Still no action ten years after killing
Thu, November 20 2008
The delay in the high profile Tara Singh Hayer murder investigation is frustrating relatives of the slain editor, as well as journalists and rights organizations in Canada. The founding editor of the Indo Canadian Times was gunned down in Surrey on Nov. 18, 1998. Ten years have passed but police have failed to arrest the murderers of the first Punjabi journalist to be killed on Canadian soil. “It’s a blot on free expression in Canada,” Julie Payne, manager of Canadian Journalists for Free Expression (CJFE), told the South Asian Post. On Tuesday, the CJFE co-sponsored a forum on Hayer’s 10th death anniversary at Langara College in Vancouver. “Under Attack: Threats to Media Freedom in Canada 10 Years After the Assassination of Tara Singh Hayer” was attended by Hayer’s daughter Rupinder Hayer, who took over as Editor of the Indo Canadian Times after her father’s death. Payne, who could not attend the event, expressed her continuing concern about the case.

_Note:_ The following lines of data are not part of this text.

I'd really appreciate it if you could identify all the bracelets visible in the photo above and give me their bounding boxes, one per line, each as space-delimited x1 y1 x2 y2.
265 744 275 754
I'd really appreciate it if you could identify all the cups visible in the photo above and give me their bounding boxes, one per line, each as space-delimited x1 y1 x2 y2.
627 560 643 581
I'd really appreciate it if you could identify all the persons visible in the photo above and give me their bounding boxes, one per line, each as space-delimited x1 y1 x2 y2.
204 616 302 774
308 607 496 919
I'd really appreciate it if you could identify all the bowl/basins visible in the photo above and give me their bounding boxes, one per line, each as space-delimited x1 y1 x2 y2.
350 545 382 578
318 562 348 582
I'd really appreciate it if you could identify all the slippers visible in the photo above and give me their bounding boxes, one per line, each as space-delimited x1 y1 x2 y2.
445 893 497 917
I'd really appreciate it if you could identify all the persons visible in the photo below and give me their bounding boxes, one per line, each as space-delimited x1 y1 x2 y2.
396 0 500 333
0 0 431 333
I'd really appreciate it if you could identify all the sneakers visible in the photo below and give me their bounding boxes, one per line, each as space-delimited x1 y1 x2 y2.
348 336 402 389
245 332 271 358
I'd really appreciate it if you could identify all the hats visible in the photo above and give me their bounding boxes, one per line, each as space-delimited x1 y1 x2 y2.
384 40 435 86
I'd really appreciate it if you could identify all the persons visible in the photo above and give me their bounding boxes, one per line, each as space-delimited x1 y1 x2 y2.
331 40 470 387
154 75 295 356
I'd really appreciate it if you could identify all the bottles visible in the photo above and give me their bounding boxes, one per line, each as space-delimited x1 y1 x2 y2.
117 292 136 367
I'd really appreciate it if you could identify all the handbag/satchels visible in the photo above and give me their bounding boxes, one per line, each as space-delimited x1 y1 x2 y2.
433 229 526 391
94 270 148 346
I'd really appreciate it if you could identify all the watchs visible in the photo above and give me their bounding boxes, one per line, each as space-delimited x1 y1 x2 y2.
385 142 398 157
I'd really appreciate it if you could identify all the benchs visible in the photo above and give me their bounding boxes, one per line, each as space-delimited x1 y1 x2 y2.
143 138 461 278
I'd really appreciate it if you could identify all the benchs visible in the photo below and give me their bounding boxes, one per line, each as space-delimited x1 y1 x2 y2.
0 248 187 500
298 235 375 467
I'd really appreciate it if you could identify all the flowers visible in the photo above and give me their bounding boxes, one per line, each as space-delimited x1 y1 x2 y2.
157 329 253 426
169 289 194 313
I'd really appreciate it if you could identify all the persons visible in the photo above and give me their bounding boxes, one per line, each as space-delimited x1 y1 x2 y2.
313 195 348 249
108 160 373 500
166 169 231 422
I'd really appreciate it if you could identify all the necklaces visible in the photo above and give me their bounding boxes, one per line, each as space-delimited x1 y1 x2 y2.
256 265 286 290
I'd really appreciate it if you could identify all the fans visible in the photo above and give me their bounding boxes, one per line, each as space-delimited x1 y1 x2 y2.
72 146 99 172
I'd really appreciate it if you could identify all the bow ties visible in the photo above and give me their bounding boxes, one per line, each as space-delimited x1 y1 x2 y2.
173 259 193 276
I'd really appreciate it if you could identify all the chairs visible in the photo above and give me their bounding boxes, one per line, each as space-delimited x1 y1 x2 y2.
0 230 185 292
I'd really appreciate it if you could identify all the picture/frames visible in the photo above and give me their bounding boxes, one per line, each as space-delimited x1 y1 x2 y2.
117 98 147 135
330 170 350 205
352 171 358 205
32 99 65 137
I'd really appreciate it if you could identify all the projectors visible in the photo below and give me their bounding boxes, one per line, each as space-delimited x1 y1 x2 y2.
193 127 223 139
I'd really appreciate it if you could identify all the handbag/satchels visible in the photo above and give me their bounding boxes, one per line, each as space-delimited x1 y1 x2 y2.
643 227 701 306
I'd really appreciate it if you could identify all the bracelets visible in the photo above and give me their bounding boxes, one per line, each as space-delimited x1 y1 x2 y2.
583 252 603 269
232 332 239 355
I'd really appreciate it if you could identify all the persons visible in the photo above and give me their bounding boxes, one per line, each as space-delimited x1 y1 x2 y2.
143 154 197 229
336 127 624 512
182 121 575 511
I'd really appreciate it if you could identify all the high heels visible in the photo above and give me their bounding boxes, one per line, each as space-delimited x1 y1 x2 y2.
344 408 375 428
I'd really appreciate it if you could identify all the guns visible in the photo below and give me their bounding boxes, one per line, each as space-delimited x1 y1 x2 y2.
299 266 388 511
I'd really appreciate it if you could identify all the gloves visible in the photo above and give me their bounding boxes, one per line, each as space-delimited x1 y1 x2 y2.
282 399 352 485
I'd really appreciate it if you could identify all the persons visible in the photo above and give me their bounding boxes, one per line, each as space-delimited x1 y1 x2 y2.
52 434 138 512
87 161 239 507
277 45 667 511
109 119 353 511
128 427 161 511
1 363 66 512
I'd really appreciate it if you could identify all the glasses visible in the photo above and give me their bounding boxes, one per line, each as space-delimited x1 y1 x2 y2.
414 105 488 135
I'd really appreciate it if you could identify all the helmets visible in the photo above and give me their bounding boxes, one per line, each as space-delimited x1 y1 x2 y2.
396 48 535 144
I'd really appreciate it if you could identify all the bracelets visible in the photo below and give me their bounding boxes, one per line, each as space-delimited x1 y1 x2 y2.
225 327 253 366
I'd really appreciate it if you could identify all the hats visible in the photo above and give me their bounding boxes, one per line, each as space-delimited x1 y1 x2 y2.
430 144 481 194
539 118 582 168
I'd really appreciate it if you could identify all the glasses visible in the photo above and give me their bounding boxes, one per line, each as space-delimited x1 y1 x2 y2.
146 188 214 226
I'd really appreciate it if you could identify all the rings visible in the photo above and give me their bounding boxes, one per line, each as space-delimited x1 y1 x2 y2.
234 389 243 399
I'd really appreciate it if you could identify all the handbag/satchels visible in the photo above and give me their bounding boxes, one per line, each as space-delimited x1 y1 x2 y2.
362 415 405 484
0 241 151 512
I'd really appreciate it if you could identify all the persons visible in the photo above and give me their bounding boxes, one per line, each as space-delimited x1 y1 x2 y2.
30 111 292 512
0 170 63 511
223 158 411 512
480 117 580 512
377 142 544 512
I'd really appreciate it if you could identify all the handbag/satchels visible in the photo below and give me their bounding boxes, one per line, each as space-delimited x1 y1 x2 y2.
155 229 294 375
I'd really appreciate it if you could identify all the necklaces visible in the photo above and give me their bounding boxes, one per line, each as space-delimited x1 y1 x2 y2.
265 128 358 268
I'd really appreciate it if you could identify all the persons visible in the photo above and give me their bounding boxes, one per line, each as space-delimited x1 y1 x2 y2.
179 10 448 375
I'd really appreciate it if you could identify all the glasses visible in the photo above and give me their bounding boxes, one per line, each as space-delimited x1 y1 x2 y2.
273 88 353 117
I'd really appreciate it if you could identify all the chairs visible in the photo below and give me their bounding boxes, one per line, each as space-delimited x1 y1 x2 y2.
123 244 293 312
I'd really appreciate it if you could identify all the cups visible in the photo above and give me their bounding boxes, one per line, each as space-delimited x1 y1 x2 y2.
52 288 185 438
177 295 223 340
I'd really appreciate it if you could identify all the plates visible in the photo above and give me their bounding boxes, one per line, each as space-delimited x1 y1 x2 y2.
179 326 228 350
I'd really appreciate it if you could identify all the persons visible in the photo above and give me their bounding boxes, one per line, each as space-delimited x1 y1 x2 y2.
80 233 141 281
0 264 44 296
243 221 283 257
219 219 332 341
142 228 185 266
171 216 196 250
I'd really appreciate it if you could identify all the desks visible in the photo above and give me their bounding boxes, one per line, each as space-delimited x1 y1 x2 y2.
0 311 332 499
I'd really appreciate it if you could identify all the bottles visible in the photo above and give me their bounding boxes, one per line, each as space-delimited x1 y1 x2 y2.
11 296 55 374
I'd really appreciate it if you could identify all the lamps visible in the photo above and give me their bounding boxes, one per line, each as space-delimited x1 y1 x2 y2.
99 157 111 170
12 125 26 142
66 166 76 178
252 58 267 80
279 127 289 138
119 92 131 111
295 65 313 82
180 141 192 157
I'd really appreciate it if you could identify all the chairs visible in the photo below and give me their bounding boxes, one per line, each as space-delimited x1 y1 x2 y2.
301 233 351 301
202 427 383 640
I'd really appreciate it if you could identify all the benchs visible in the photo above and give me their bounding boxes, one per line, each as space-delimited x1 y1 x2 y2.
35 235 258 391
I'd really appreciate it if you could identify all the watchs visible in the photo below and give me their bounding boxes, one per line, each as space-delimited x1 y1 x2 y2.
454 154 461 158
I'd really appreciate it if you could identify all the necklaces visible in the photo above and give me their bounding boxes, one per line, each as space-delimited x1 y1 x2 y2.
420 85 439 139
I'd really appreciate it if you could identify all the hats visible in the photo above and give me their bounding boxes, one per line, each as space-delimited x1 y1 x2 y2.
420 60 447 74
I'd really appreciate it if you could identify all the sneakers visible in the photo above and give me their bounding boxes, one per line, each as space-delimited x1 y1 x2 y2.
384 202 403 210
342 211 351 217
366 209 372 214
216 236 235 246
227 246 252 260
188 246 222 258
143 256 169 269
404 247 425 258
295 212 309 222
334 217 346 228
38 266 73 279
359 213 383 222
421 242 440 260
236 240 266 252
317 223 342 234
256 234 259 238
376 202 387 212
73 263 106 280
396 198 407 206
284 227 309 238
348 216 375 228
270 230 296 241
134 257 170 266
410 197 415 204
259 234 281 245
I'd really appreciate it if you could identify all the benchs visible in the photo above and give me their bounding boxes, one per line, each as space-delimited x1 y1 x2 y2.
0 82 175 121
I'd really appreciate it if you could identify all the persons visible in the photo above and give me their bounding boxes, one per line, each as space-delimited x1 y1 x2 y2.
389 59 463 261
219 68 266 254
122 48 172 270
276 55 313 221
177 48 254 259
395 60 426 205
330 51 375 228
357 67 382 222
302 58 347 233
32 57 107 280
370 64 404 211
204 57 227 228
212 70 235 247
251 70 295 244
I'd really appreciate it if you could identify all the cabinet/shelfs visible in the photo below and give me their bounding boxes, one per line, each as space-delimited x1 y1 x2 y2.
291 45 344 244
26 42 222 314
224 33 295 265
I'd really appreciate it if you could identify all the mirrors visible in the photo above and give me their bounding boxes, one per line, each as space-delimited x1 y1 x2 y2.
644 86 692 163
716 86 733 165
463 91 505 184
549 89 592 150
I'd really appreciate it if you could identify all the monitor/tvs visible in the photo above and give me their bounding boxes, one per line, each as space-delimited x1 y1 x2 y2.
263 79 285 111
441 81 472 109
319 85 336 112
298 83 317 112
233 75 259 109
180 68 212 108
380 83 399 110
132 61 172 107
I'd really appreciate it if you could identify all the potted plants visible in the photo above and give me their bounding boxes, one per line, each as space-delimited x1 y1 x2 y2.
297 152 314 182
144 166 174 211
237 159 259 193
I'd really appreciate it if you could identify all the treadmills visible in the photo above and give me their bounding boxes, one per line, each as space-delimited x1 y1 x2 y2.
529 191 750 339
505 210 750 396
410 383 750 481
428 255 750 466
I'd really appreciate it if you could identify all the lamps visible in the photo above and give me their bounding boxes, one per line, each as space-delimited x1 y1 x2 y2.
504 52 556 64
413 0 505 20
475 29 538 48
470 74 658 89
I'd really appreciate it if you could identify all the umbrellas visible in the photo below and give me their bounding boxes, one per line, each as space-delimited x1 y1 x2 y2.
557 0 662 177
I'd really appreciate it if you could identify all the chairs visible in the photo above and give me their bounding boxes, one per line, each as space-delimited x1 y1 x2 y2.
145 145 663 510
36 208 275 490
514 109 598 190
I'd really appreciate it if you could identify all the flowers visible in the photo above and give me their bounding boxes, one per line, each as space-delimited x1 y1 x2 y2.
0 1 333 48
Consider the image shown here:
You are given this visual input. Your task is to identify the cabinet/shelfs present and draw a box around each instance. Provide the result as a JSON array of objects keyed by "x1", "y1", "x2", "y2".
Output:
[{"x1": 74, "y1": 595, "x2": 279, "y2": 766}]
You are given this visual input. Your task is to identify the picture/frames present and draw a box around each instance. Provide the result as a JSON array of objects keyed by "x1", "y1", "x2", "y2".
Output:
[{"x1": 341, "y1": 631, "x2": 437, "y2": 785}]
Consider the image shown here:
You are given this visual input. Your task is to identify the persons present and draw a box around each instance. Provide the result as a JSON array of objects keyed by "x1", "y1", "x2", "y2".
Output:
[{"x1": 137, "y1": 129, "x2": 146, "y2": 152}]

“We see impunity for murderers in other parts of the world, like The Philippines and Russia, but nobody expects it here in Canada. Other Canadian journalists have been killed outside the country, but many people are surprised that journalists are being killed on the Canadian soil.” Hayer’s family strongly believes that he was murdered for political reasons. “I don’t want to repeat that. It’s already known to the media. Even the police know who killed him and why, but the soft laws are stopping them from brining the killers to justice,” Hayer’s MLA son Dave Hayer told the South Asian Post. Hayer died a critic of Sikh extremists, but was earlier a supporter of Khalistan, a separate Sikh homeland, and had glorified the militants in his newspaper. He parted ways with the extremists and later became a witness in the 1985 Air India bombing investigation. The bombing has been blamed on the Babbar Khalsa, a Sikh terrorist group. Hayer had survived a previous attack that left him paralyzed in 1988. His daughter Rupinder Hayer admitted that her father was sympathetic to the Khalistan movement in the early 1980s. “Back then, like most of the Sikhs living in North America, he too was sympathetic to the cause of Khalistan because of the treatment of the Sikhs in Punjab by the Indian government,” she said. Hayer was also upset at the infamous Operation Bluestar, the Indian military attack on the holiest shrine of the Sikhs, the Golden Temple in Amritsar in 1984. The attack was launched to flush out Sikh extremists who had stockpiled weapons inside the temple complex.
Interestingly, Hayer had authored a book that glorified Jarnail Singh Bhindranwale, the leader accused of fortifying the Golden Temple Complex, and a man who died in the army operation. His views changed when he became aware of the excesses of the militants,” said Hayer’s daughter. In a selfless act, a Punjabi poet and a director of the Central Punjabi Writers’ Association, Surjit Singh Madhopuri, overpowered the man who had first attacked Hayer in 1988. This led to the arrest and conviction of Harkirat Singh Bagga. “This was an attack on freedom of expression,” says Surjit Madhopuri. “We strongly urge the police to arrest his killers.”